● **Work order 1**
Write out the passage of the Ethereum Merge article starting with "In his capacity" and going on through "drop of 99.95%.", word for word.
● **Work order 2**
Pick up the article on Ethereum's move to proof of stake after its final sentence and carry it forward.

● **Document passage**
⟨
It was in May, in a packed hall at the Permissionless Conference in Palm Beach, Florida, when Preston Van Loon made his personal prediction about what may prove to be the biggest event in crypto since its inception.

In his capacity as Prysmatic Lab’s protocol developer for Ethereum, the second-largest blockchain in the crypto ecosystem, Van Loon had been asked when the network would finally shift from using a ‘proof of work’ consensus mechanism, which asks users to solve a cryptographic puzzle to validate new blocks, to ‘proof of stake,’ which assigns the same privilege to individuals selected randomly from a group in possession of tokens in the chain.

“I’m ready, let’s do it,” he said, prompting cheers from the audience. “As far as we know, August? It just makes sense.”

Referred to as ‘The Merge,’ this process would see Ethereum’s energy consumption drop from 112 terawatts of electricity per year – roughly equivalent to the energy needs of the Netherlands – to just a couple of megawatts, a drop of 99.95%.

For crypto at large, this would be seismic. While Ethereum trails Bitcoin as the sector’s second most valuable blockchain, it remains a foundation layer for a cornucopia of products and services in the space. If the core development team could pull off The Merge, swathes of DeFi, NFTs and Layer 2 solutions would see their associated carbon emissions plunge to single figures within weeks.

That was the idea, in any case. While Ethereum’s core development team had been working on The Merge since 2018, the project had succumbed to multiple delays and false starts. The main reason, explains developer Ben Edgington, is the fact that the community couldn’t agree on how to proceed.

“From the earliest days, the plan has been for Ethereum to move to proof of stake,” explains Edgington, product lead for Ethereum 2.0 client Teku. “That plan has evolved over the years, and various attempts, dead ends, blind alleys, pivots, changes – whatever you like to call it – have come around.”

There was the first plan in 2017, explains the developer, which advanced far enough for a prototype to be built before the community concluded that the solution they were working on wasn’t decentralised enough. Then, the following year, came a new, three-phase plan which would focus on increasing the capacity of Ethereum first through sharding (more on that later) before finally switching the blockchain to a proof-of-stake model.

That, too, was abandoned when pressure on the community grew to squash the blockchain’s emissions first and concentrate on increasing capacity later. “The whole public narrative around proof of work just became a lot more challenging,” says Edgington. Stories emerged of miners consuming amounts of electricity equivalent to the usage of small countries, warping local power markets and handily increasing carbon emissions for little reason other than enriching themselves.
⟩
● **Provided material**
⟨
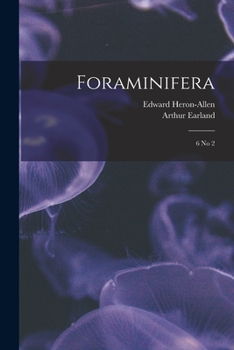 Paperback Foraminifera: 6 no 2 Book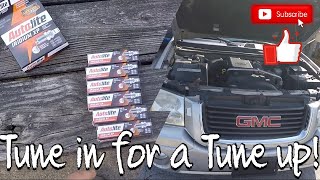 2002-2009 Gmc Envoy/Chevy Trailblazer TuneUp!!!! (Sparkplugs,Fuel Filter,Air Filter) 4.2L Vortec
⟩
● **Answer space 1**
In his capacity as Prysmatic Lab’s protocol developer for Ethereum, the second-largest blockchain in the crypto ecosystem, Van Loon had been asked when the network would finally shift from using a ‘proof of work’ consensus mechanism, which asks users to solve a cryptographic puzzle to validate new blocks, to ‘proof of stake,’ which assigns the same privilege to individuals selected randomly from a group in possession of tokens in the chain.

“I’m ready, let’s do it,” he said, prompting cheers from the audience. “As far as we know, August? It just makes sense.”

Referred to as ‘The Merge,’ this process would see Ethereum’s energy consumption drop from 112 terawatts of electricity per year – roughly equivalent to the energy needs of the Netherlands – to just a couple of megawatts, a drop of 99.95%.

● **Answer space 2**
Developers like Edgington, however, are confident that The Merge will finally happen this year. The Beacon Chain – the parallel blockchain designed to demonstrate that PoS can work for Ethereum – has been operating smoothly since the end of 2020, while several tests of other side-chains have only resulted in minor glitches being uncovered and patched.

Certain factors, though, still suggest the hoped-for August deadline for switching to PoS is overly optimistic. Not least of these is the fact that the detonation of the so-called Difficulty Bomb, a mechanism inside Ethereum for making PoW impossibly difficult, has been delayed until October. Even if developers manage to pull it off later rather than sooner, significant questions remain about what exactly the impact of The Merge will have on Ethereum’s stakeholders – and crypto at large.

Ethereum coins, which will soon 'merge' to a Proof of Stake system
Its core team of developers hope that Ethereum will ‘merge’ to a proof of stake consensus mechanism later this year. (Photo by ozgurdonmaz/iStock)

What is the Ethereum Merge?  

Concerns about carbon emissions were far from the mind of Vitalik Buterin when he conceived Ethereum in 2013. In a world still reeling from the global financial crisis of five years before, the Russian-born programmer sought to build on the progress made by Bitcoin in forging a system of exchange outside the control of the big banks.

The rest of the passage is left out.